### DOCUMENT PASSAGE
>> BEGIN
The data for poor neighborhoods are very homogenous. There are some outliers price-wise, but over all not much difference ($\mu = 173.53, median = 166.67, s = 49.34$). All properties are outside of Seattle, so there is not much variability in distance to center. Time since renovation is also very homogenous (right skewed, $\mu = 29.63, s = 15.31, median = 29.50$).
Additionally, there are very few properties with condition ratings of 1 and 2, reducing their weights. 
This might explain why we don't see any stronger correlations.


## Recommendation for Client

Since there are no meaningful correlations, it doesn't seem necessary to exclude further zip code areas in respect to distance to city center.
As for expected (renovation) costs it seems to make sense to look closer into properties with a KCH condition rating of 2 or 3 (1 would most probably become very expensive which would be represented in the later selling price). A further consideration of time since last renovation is only in so far efficient if we focus on properties where we have that information or which are not older than 40 years. Otherwise this information would have to be retrieved from KCH. It should be considered that the longer ago the last renovation, the more probably unforeseen problems (and costs) will arise, independent from KCH condition rating.

I specifically recommend my client, Erin Robinson, to take properties into consideration for an investment that meet the following criteria:
* properties in 22 *poor* zip code areas
* KCH condition of 2 or 3
* last renovation not longer ago than 40 years
* since it should still be affordable after renovation: $price(total) <= median$ (social responsibility).
* Additionally looking for properties with at least 3 bedrooms to meet needs of families (social responsibility).
>> END
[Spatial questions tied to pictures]
>> BEGIN
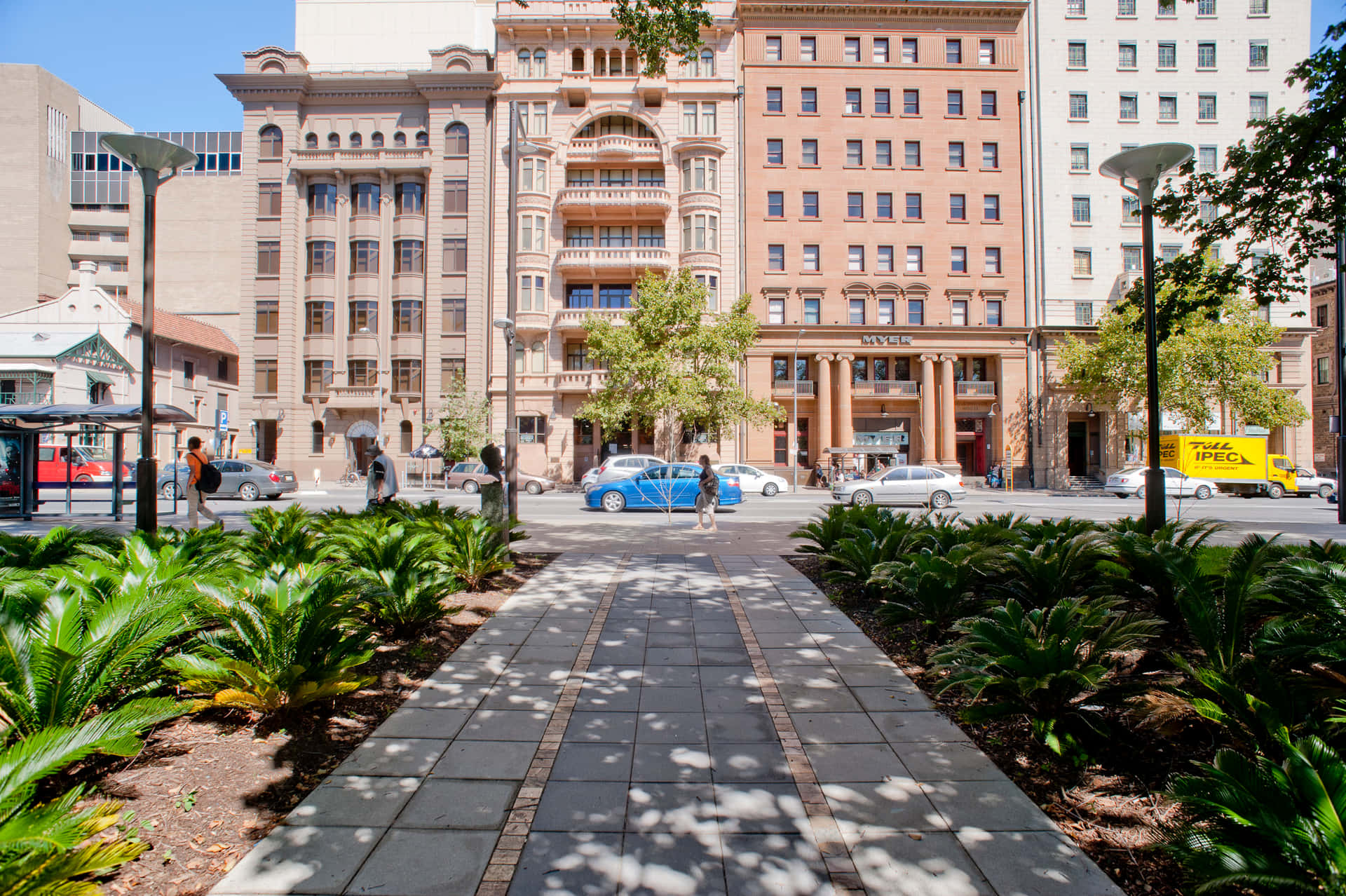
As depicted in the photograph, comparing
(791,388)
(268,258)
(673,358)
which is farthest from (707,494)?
(268,258)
>> END
### WORK TO DO
**1)** According to the housing analysis, which KCH condition ratings should the client's investment properties have?
**2)** Carry the housing analysis forward, starting after its final sentence.

### ANSWERS TO EACH TASK
**1)** A KCH condition rating of 2 or 3.

**2)**
The following properties meet all of these criteria:

In [None]:
# Need data frame with all information to look for bedroom number. import
kch = pd.read_csv('data/kch_clean_data.csv')

In [None]:
possible_properties = df.query('(condition==2 or condition==3) and (yrs_since_renovation>0 and yrs_since_renovation<=40)')['id'].values

### Final properties - investment possibilities

In [None]:
final_properties = kch.query('id in @possible_properties and price<=price.median() and price_sqft_living<=price_sqft_living.median() and bedrooms>=3'
                             )[['id','date','price','price_sqft_living','sqft_living','bedrooms','bathrooms','yr_renovated','yr_built','floors','sqft_lot','lat','long']]

final_properties

In [None]:
url_base = 'http://server.arcgisonline.com/ArcGIS/rest/services/'
service = 'World_Street_Map/MapServer/tile/{z}/{y}/{x}'
tileset = url_base + service

m = folium.Map(location=[47.60621, -122.33207], zoom_start=10,\
                control_scale = True, tiles=tileset, attr='USGS style')

m.add_child(plugins.HeatMap(zip(final_properties['lat'], final_properties['long'], final_properties['price_sqft_living']), radius = 12))